Что нужно сделать
1. Выпишите без изменений из текста о категории жанра всё, начиная с «Остановимся только на» и вплоть до «и массовой литературы.».
2. Какая категория литературоведения и искусствознания, согласно тексту о категории жанра, является наиболее общей после «литературы»?
3. Продолжите текст о категории жанра, начав сразу после его последнего предложения.

### Текст упражнения

Остановимся только на одном специальном обстоятельстве: символическом значении «теории» (категориального аппарата, герменевтических канонов и их составляющих) для поддержания групповой сплоченности, т. е. поддержания стандартов «группового действия» (и прежде всего – процедур объяснения и интерпретации). Покажем это на двух примерах – категориях жанра и массовой литературы.
После «литературы» наиболее общей категорией не только литературоведения, но и искусствознания является категория «жанр». Именно через нее осуществляется литературоведом первичная процедурная маркировка и тематического, и экспрессивно-технического своеобразия произведения, поскольку тем самым задается известное соответствие тематизируемых ценностей, определений реальности и т. п. Вместе с тем, обычными давно уже стали пени на то, что дать однозначной дефиниции жанру не представляется возможным, так как в практике обязательно найдется ряд значимых примеров, разрушающих границы определяемого. Соответственно, исторической социологией подобный тип проблем (идеологических определений и средств определения ситуации) может быть решен только при трактовке таких значений в качестве элемента группового действия, т. е. устройства, конституирующего смысловую структуру действия.

######
### Исходные данные

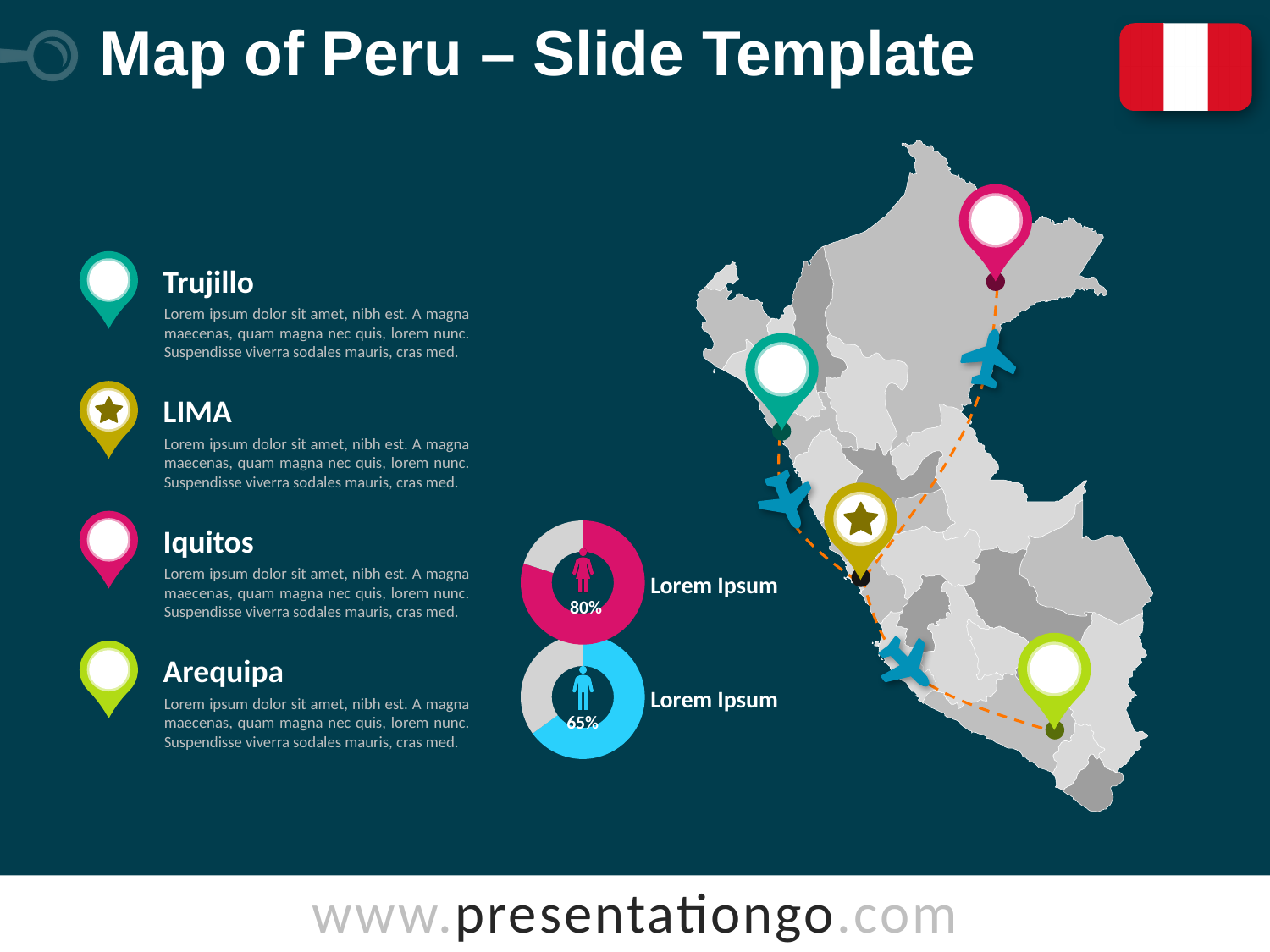
Which donut chart shows the lowest percentage? the bottom (blue) donut chart How many donut charts are on the slide? 2 What text label is placed to the right of each donut chart? Lorem Ipsum What share of the top donut chart is filled in pink? 80% Which of the two donut charts shows the larger value, the pink one or the blue one? the pink one What kind of chart is used to display the 80% and 65% values? donut chart What share of the bottom donut chart is filled in blue? 65% What icon appears in the centre of the pink donut chart? a female figure What percentage is shown on the bottom (blue) donut chart? 65% What percentage is shown on the top (pink) donut chart? 80% What is the difference between the percentage on the pink donut chart and the percentage on the blue donut chart? 15%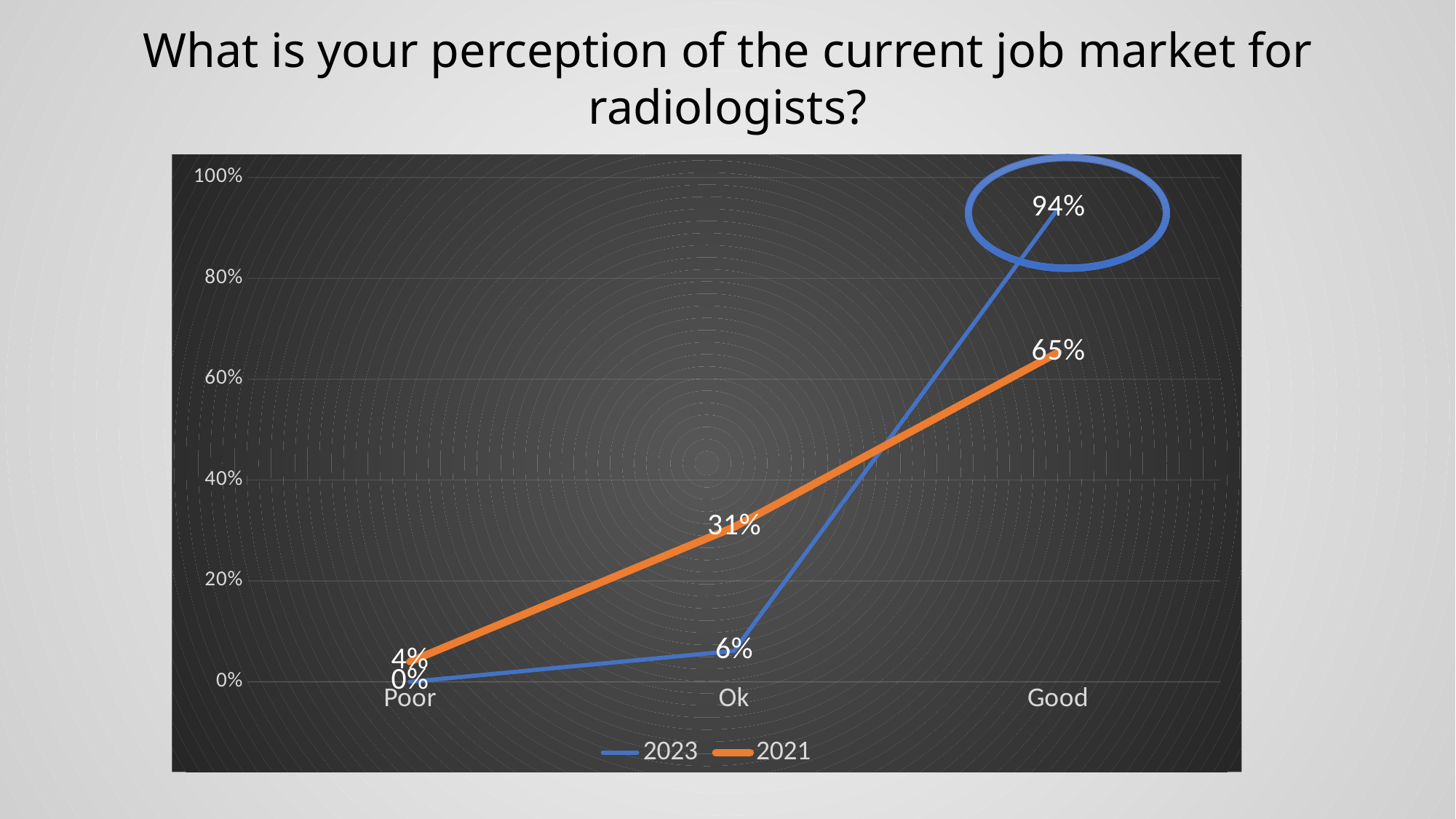
What is the value for Good in the 2023 series? 94% Which category has the highest value in the 2023 series? Good Which category has the lowest value in the 2021 series? Poor What kind of chart is shown on the slide? line chart What is the value for Ok in the 2021 series? 31% What is the difference between the 2023 and 2021 values for Good? 29% How many series does the legend list? 2 Which series has the larger value for Ok, 2023 or 2021? 2021 What is the value for Ok in the 2023 series? 6% How many categories are shown on the x axis? 3 What is the value for Good in the 2021 series? 65% Do the values in the 2021 series rise or fall from Poor to Good? rise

######

Ответы по пунктам
1.
Остановимся только на одном специальном обстоятельстве: символическом значении «теории» (категориального аппарата, герменевтических канонов и их составляющих) для поддержания групповой сплоченности, т. е. поддержания стандартов «группового действия» (и прежде всего – процедур объяснения и интерпретации). Покажем это на двух примерах – категориях жанра и массовой литературы.

2. Категория «жанр».

3.
Проблема жанра в литературе и искусстве (или – в позднейшем варианте – приравниваемых к ним образно-символических форм выражения – ритуал, эмблематика и др., либо даже «практических» средств повседневного взаимодействия – «речевые жанры» у М. Бахтина и Ц. Тодорова79) возникает в совершенно определенных ситуациях: необходимости классификации эстетических феноменов. И именно анализ этих ситуаций дает возможность преодолеть как крайности релятивизма по отношению к любой вновь возникающей эстетической группе, выступающей с манифестациями в оппозиции к канонам предшествующего этапа, так и крайности догматического характера различных учений, включая и концепции учебников.
Общим признаком подобных ситуаций является то или иное сознание «кризиса», эрозии традиционной практики образно-символического выражения, вызывающей усилия определенной группы, сознающей эту эрозию, по поддержанию определенной нормы понимания литературы (как правило, выдвигаемые в форме «восстановления», «сохранения»). Интерес к сохранению значимости подобной нормы является стимулом к рационализации, кодификации аморфной, обыденной, рутинной традиции выражения. На этот момент заинтересованности в поддержании или, точнее, установлении нормы указывает прямая оценка форм действующей практики. И в этом смысле положение здесь нисколько не изменилось со времен Аристотеля или Буало.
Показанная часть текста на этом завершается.